Smith had earlier lauded India's "audacious" goals and relentless mindset in achieving its lunar mission, Chandrayaan-3, surpassing space giants like Russia, Japan, and the US.
Now, Nasa is involved in training two Indian astronauts, one of whom will fly to the International Space Station (ISS) later this year. Isro chairman S Somanath had earlier mentioned that ISRO would likely select four astronauts for training.
India's planned space station, the Bharatiya Antariksha Station, will be built and operated by ISRO, with completion expected by 2035. The station, smaller than the ISS, will have a mass of 20 tonnes and will be used for microgravity experiments, orbiting Earth at an altitude of around 400 km.

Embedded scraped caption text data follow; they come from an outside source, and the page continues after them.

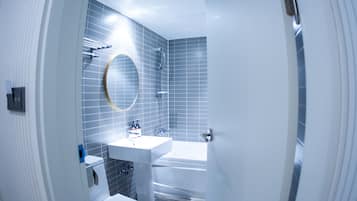 A modern bathroom with a white sink, a round mirror, and a bathtub.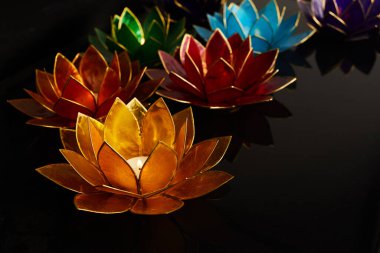 Happy Vesak Day Buddha Purnima Background. Candles during Vesak day celebration.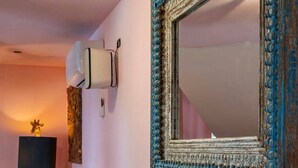 A room with a large mirror, a wooden side table with bottles, a giraffe sculpture, and a wall-mounted air conditioner.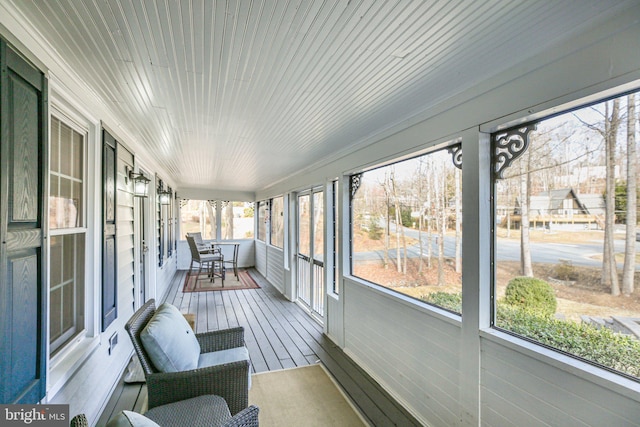 sunroom featuring wood ceiling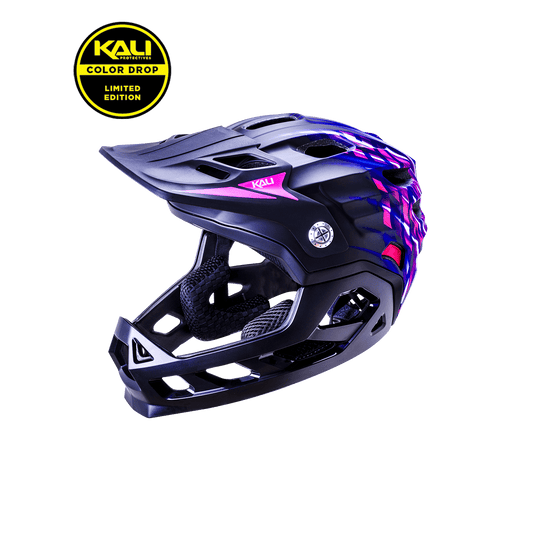 Limited edition Kali full-face child helmet featuring a stylish black and purple design, perfect for young riders.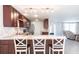 Open kitchen featuring stainless appliances, granite countertops, dark wood cabinetry, with bar stool seating at 3348 Pinetree St, Port Charlotte, FL 33952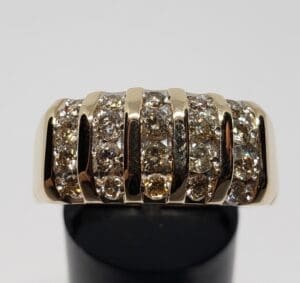 Gold ring with multiple rows of diamonds.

Aditya-L1 mission, its first solar mission, achieved a milestone when the Aditya-L1 spacecraft completed its first halo orbit around the Sun-Earth L1 point on July 3.
Launched on September 2 last year, the Aditya-L1 mission is an Indian solar observatory at Lagrangian point L1. The spacecraft was inserted into its targeted halo orbit on January 6 and took 178 days to complete a revolution around the L1 point.